CHINA'S battered stock markets bounced back yesterday on the back of new government measures to stop panic selling, but the respite failed to spread to Singapore.
The country's state margin lender said on Wednesday it was broadening its bailout buying to include small-cap stocks and mutual funds, in addition to blue chips.
This boosted investor confidence and sent the Shanghai Stock Exchange Composite Index surging 5.76 per cent - its biggest one-day rise since March 2009.
Taking its cue from the mainland, Hong Kong's Hang Seng Index jumped 3.73 per cent, while Japan's Nikkei 225 edged up 0.6 per cent.
"As China beefs up its efforts to rescue the market... market sentiment is recovering slightly," Shenwan Hongyuan Group analyst Qian Qimin told Bloomberg News.
"The rise today may help ease some selling pressure when companies resume their shares trading, but whether it's sustainable will depend on what policies are coming next."
Singapore shares, however, were left out of the party. The Straits Times Index pared 17.59 points, or 0.54 per cent, to 3,267.4.
This mirrored overnight sentiment on Wall Street, where the Dow Jones Industrial Average sank 1.47 per cent on Wednesday.
IG market strategist Bernard Aw noted that investors here are still treading cautiously. "Around 50 per cent of China's A-shares are still under trading halts, which suggests that there may be considerable selling interest still pent-up. This made me wonder whether the rally has any legs to stand on."
He added that the unfinished business in Greece is "still sending the jitters across the market".

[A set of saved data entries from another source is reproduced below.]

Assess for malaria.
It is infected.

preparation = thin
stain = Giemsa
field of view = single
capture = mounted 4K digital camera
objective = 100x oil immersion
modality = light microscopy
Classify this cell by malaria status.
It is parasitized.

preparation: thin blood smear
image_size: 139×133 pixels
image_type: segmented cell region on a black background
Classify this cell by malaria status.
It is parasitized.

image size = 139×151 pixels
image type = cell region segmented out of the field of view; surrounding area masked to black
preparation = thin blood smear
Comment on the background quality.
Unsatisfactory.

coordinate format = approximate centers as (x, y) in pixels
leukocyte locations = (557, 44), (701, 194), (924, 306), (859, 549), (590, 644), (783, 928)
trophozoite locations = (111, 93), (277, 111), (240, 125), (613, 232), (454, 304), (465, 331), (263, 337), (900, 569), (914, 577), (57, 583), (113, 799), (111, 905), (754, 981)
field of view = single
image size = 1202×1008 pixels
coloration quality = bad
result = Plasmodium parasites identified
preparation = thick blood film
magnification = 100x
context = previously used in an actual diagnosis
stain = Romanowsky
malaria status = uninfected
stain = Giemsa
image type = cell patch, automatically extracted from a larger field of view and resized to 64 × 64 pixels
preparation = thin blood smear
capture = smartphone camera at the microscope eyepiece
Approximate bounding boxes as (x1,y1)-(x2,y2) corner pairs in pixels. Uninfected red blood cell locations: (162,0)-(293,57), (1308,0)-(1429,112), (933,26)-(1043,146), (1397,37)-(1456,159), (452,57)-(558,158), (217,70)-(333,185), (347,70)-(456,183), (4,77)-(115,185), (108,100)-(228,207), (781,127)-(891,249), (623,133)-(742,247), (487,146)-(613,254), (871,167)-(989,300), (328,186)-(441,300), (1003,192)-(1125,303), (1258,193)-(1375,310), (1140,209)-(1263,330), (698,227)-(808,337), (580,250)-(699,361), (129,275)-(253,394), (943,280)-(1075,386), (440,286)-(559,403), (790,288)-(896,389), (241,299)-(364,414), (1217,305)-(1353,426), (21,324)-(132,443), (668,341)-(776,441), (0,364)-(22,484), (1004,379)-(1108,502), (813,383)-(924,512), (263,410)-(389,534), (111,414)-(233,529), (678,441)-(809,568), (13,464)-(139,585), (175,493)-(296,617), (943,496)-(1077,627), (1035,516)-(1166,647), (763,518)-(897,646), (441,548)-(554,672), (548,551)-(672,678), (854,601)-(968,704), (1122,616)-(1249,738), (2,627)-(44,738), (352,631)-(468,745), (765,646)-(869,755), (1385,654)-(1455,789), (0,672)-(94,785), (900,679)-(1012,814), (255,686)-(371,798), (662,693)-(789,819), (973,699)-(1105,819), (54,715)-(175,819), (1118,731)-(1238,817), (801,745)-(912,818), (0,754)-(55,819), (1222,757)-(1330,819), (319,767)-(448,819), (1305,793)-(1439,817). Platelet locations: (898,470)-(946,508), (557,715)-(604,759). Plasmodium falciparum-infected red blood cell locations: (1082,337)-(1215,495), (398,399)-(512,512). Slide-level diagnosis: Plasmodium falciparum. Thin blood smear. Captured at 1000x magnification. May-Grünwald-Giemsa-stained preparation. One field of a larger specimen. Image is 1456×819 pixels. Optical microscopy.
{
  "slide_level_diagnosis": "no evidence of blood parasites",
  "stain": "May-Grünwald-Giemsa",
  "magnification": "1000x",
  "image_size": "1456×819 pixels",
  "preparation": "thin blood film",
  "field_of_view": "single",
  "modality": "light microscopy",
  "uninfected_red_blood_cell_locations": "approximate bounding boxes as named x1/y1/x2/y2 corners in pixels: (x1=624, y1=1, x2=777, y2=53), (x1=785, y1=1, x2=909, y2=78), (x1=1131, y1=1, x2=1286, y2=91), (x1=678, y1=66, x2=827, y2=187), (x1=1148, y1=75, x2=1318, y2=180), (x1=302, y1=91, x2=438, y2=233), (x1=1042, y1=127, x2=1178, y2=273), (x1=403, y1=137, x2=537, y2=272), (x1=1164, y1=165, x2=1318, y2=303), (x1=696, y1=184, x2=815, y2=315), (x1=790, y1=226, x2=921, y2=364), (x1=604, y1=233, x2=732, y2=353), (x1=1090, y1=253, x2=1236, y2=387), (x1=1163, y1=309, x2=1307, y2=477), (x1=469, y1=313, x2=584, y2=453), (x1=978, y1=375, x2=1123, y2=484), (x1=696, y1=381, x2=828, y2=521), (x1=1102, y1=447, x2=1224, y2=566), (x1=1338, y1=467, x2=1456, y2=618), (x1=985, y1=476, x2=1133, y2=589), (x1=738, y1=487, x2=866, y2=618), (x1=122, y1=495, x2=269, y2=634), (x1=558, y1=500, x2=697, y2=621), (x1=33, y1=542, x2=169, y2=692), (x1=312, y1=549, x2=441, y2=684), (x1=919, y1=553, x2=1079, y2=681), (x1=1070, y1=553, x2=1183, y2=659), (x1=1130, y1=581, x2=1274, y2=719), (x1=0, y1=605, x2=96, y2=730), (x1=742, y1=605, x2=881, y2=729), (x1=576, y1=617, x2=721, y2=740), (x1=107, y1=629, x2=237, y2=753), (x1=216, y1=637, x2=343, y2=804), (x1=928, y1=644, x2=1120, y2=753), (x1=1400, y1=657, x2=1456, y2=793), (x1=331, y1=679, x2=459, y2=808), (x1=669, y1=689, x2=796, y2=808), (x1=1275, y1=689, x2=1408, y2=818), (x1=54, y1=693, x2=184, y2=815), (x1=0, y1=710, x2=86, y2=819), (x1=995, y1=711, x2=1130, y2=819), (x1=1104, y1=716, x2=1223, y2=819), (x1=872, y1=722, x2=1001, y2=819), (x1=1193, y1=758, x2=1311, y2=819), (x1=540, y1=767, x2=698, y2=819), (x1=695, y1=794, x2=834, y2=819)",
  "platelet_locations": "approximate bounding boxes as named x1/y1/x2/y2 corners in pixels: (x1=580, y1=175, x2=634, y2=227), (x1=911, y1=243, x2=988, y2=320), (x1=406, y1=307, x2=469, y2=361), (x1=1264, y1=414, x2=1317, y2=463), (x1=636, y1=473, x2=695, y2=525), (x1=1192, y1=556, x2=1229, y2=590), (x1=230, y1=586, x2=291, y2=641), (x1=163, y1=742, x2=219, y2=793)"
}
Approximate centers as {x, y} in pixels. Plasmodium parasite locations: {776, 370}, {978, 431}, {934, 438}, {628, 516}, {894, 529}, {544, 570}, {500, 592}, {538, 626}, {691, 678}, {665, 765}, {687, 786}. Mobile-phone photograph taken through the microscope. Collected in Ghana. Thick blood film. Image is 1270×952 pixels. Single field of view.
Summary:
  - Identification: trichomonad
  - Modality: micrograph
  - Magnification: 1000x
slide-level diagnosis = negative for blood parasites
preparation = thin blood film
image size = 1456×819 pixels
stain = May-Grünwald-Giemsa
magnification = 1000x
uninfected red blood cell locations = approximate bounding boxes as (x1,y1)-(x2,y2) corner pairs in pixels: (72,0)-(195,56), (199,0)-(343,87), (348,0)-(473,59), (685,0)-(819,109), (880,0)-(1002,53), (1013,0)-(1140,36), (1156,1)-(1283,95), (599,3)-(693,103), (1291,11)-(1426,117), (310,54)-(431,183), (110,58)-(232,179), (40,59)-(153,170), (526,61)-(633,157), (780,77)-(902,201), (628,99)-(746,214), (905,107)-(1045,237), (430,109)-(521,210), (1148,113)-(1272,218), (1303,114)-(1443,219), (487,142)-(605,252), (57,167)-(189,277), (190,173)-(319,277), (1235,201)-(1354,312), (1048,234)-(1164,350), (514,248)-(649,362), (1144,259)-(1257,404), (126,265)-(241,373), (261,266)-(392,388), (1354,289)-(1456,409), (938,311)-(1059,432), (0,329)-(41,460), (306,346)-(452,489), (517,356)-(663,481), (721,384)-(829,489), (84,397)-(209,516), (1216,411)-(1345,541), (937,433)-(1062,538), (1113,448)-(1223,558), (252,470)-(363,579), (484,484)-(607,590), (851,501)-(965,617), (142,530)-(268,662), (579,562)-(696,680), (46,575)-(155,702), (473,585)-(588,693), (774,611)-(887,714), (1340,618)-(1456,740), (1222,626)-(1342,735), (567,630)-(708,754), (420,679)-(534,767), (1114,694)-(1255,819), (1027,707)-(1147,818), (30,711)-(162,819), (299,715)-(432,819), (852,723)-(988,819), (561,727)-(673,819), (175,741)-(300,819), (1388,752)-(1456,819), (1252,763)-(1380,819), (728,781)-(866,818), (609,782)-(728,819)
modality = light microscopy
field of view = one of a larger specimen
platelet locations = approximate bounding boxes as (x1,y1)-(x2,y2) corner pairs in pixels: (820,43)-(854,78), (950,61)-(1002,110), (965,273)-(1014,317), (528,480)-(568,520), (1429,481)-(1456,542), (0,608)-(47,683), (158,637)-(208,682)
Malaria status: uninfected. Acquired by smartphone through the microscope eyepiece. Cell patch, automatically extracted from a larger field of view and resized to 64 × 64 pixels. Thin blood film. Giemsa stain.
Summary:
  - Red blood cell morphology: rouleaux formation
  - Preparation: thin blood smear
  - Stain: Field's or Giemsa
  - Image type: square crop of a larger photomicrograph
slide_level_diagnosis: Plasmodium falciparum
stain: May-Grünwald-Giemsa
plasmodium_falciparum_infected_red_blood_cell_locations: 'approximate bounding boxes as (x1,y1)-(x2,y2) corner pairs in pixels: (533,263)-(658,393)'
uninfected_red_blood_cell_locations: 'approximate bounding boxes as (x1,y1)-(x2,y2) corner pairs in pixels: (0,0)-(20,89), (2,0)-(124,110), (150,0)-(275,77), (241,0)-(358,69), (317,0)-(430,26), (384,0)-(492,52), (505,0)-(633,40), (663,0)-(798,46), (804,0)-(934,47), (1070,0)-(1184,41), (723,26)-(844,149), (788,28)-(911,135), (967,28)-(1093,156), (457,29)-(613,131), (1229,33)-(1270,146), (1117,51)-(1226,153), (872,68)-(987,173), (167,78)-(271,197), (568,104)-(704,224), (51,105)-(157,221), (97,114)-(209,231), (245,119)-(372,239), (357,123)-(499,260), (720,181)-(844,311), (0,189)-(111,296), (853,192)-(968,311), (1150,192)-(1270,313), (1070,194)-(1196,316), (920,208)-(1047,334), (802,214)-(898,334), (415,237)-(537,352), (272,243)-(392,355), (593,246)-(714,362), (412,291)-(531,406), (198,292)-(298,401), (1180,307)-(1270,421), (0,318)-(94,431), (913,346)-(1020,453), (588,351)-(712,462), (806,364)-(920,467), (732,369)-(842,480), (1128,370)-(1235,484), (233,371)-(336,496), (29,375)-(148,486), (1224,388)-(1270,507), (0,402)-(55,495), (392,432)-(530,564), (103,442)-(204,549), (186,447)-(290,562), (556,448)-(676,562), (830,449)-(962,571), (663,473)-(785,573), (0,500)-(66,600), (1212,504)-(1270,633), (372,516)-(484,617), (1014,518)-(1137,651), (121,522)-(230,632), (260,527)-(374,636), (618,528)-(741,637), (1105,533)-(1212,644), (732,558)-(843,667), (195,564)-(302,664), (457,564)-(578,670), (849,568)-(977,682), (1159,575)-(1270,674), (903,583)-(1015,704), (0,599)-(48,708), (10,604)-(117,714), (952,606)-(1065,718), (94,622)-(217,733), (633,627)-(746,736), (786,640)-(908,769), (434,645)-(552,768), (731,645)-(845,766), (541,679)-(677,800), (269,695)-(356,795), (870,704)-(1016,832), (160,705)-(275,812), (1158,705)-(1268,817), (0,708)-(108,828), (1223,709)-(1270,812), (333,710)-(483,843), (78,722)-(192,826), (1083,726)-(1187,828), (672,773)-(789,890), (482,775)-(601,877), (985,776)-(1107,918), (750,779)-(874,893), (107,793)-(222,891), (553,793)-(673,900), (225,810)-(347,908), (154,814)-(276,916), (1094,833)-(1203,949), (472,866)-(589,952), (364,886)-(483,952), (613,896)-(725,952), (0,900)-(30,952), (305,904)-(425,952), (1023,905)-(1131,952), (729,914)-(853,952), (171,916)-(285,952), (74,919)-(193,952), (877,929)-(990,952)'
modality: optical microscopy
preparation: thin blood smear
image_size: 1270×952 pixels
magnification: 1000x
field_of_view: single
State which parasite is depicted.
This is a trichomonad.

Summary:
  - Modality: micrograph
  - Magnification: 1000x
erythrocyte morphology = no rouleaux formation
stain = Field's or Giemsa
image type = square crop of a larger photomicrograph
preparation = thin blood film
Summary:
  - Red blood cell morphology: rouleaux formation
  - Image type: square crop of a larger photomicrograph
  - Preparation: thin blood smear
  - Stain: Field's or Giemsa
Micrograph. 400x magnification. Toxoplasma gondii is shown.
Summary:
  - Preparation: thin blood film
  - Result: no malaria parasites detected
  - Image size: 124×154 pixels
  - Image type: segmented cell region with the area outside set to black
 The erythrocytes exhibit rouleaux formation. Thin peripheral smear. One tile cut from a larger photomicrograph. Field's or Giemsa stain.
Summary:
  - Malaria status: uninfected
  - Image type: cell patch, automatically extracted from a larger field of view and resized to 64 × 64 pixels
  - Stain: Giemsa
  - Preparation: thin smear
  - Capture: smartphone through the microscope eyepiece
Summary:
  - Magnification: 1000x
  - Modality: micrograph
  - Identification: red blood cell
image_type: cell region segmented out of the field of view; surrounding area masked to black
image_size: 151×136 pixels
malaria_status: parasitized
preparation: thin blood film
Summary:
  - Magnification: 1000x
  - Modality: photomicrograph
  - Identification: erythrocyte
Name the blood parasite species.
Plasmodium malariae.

Greece was supposed to deliver its new reform proposals last evening to secure a bailout deal with creditors and stave off a possible exit from the euro zone.
"It's hard to tell what is going to happen where politics is concerned," said Mr Aw.
Much of the sell-off here was led by the three local banks. DBS Group Holdings lost 14 cents to $20.51, while United Overseas Bank slipped 11 cents to $22.82. OCBC Bank shed five cents to $10.10.
Their weakness came after minutes of the Federal Reserve's June meeting showed members wanted more signs of an economic recovery before raising rates, which means that the rate hike - touted to be in September - may be pushed back.
Other laggards included telco Singtel, which slumped seven cents to $4.26, and the Singapore Exchange, down seven cents to $7.98.
Outside of the blue chips, SingPost rose one cent to $1.915. Chinese e-commerce giant Alibaba Group had announced on Wednesday that it is investing about $279 million to expand its holdings in the firm.
Water-treatment firm SIIC Environment was the day's most active counter, with 113.6 million shares changing hands. The stock added 1.8 cents to 17.3 cents.